_ARTIKEL_
Brief von Adolf Frankl an seine Familie, 1944

Er schrieb ihn im slowakischen Sammel- und Konzentrationslager in Sereď. Unter Lebensgefahr schmuggelte die treue Angestellte, Frau Gizela (Gizi) Somogyi, dieses Schreiben aus dem Lager und übergab es seiner Frau Renée, die sich in Bratislava im Bunker (Versteck) befand.

Der Brief ist in Originalfassung. Zum besseren Verstehen wurden einige Sätze sinngemäß verändert und Erklärungen in Klammern gesetzt.

Sereď, 12. Oktober 1944
Meine teuerste Reninko, Tomile, Erika, liebster Vater, Eltern, Jancsi, Arpi, Steffy, Lajos und alle Lieben!

Morgen sind es nahezu zwei Wochen, dass mich das grausame Schicksal euch entrissen hat. Das einzige was mir die Kraft gab und auch mich weiter anspornt ist der Gedanke an meine treue Frau und die Kinder.

Nach einer langen Fahrt sind wir hier angekommen. Das Hiersein ist, wenn man arbeitet zu ertragen, denn es sind sehr viele Bekannte hier. Die Kost ist gut. In der Früh Kaffee mit Brot, mittags Gulasch oder Suppe, abends detto. Außerdem können wir Zigaretten, Salami, Obst etc. kaufen. Oft essen wir auch gebratene Kartoffeln.

Die erste große Enttäuschung war, dass am Tage der Ankunft die Deportation, der von auswärts gekommenen, begann. Daran habe ich nicht einmal im Traum gedacht. Zsiga* war hier und die Bekannten aus Mariatal* kamen heute an.

Da du zum Glück Arierin** bist, bin ich glücklich zu den Mischehen gekommen und habe schon drei Transporte ohne mich abfahren gesehen. Brauche dringend die Decke, die du sandtest und hoffe selbe morgen zu erhalten. Ich bin in der Tischlerei tätig, die „Gelbe-Mischehelegitimation“ habe ich auch nicht hier, vielleicht könntest du sie mir senden? Oder den Trauschein.

Bin überglücklich, dass du in Ordnung lebst mit den teuren Kindern und bitte mir einige Zeilen zu senden, damit ich deine Schrift sehe. Gebe sehr, sehr acht auf dich und auf deine Gesundheit. Ich bin gesund gottlob und hoffe, das auch weiter zu sein.

Die andere große Enttäuschung ist, dass seitens der Firma, unseres Ariseurs (der ein nicht jüdischer Bürger sein musste) nichts geschieht. Die Leute wissen scheinbar nicht den Ernst der Lage. Habe zwei Flanellpyjamas, zwei Hemden, eine Hose bekommen und auch verschiedene Kleinigkeiten erhalten. Statt Decke habe eine Stoffbettdecke.

Mein Mantel wurde leider gestohlen. Was macht Bedrich? (unser Adoptivkind)

_VORLIEGENDE DATEN_
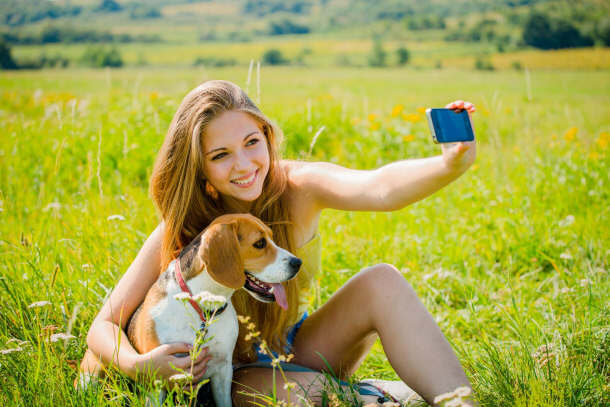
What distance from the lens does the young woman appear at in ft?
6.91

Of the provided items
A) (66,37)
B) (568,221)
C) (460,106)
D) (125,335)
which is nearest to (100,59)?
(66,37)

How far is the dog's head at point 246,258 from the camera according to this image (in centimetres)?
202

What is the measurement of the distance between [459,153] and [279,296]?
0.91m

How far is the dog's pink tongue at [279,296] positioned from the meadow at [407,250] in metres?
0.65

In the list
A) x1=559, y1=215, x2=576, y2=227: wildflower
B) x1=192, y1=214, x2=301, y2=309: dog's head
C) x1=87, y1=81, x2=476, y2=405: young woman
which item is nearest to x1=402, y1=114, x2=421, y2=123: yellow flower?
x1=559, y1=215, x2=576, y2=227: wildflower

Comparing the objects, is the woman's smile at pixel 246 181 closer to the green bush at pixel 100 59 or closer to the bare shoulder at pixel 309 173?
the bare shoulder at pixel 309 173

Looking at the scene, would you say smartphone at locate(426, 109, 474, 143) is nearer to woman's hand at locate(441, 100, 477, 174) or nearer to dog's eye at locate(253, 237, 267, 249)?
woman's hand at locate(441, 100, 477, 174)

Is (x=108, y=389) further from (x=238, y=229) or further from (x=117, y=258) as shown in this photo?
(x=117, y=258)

* * *

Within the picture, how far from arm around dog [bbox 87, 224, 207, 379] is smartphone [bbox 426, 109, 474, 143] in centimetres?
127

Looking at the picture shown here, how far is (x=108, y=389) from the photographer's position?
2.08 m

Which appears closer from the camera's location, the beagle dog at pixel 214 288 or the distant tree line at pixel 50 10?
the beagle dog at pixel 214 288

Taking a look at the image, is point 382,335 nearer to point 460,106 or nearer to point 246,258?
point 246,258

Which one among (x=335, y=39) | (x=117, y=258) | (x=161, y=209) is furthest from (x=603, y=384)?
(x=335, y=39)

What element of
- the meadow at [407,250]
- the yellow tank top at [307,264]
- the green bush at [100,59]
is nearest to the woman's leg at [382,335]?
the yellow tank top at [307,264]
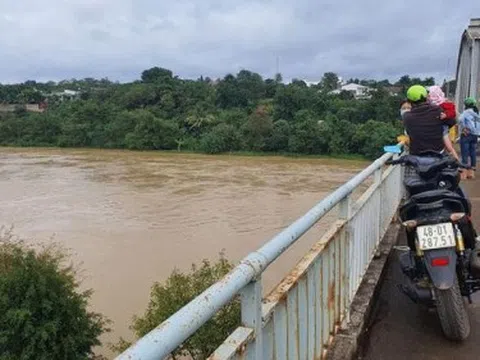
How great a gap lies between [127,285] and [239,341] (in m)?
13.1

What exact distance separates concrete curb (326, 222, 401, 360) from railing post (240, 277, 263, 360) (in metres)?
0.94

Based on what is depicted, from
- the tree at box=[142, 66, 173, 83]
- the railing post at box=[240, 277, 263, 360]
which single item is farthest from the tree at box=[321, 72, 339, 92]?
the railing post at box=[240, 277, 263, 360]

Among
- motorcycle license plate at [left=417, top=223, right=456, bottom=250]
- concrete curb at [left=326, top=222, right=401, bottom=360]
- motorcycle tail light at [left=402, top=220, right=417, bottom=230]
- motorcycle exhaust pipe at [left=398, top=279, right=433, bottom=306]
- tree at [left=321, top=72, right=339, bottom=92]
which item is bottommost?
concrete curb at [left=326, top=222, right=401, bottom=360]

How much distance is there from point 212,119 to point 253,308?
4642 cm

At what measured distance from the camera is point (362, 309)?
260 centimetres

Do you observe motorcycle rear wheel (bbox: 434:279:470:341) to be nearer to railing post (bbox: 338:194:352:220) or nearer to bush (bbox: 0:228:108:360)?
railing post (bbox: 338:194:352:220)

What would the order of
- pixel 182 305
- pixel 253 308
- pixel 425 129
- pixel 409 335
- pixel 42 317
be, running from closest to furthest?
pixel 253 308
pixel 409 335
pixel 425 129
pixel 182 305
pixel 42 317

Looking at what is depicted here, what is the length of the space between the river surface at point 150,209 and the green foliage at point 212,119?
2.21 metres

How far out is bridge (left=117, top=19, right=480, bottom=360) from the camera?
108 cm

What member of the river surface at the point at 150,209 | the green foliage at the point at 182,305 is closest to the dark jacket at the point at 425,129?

_ARBEITSAUFTRAG_
Kannst du aus dem Brief aus Sereď die Stelle von „Brief von Adolf“ bis „und die Kinder.“ wörtlich zitieren?

_LÖSUNG_
Brief von Adolf Frankl an seine Familie, 1944

Er schrieb ihn im slowakischen Sammel- und Konzentrationslager in Sereď. Unter Lebensgefahr schmuggelte die treue Angestellte, Frau Gizela (Gizi) Somogyi, dieses Schreiben aus dem Lager und übergab es seiner Frau Renée, die sich in Bratislava im Bunker (Versteck) befand.

Der Brief ist in Originalfassung. Zum besseren Verstehen wurden einige Sätze sinngemäß verändert und Erklärungen in Klammern gesetzt.

Sereď, 12. Oktober 1944
Meine teuerste Reninko, Tomile, Erika, liebster Vater, Eltern, Jancsi, Arpi, Steffy, Lajos und alle Lieben!

Morgen sind es nahezu zwei Wochen, dass mich das grausame Schicksal euch entrissen hat. Das einzige was mir die Kraft gab und auch mich weiter anspornt ist der Gedanke an meine treue Frau und die Kinder.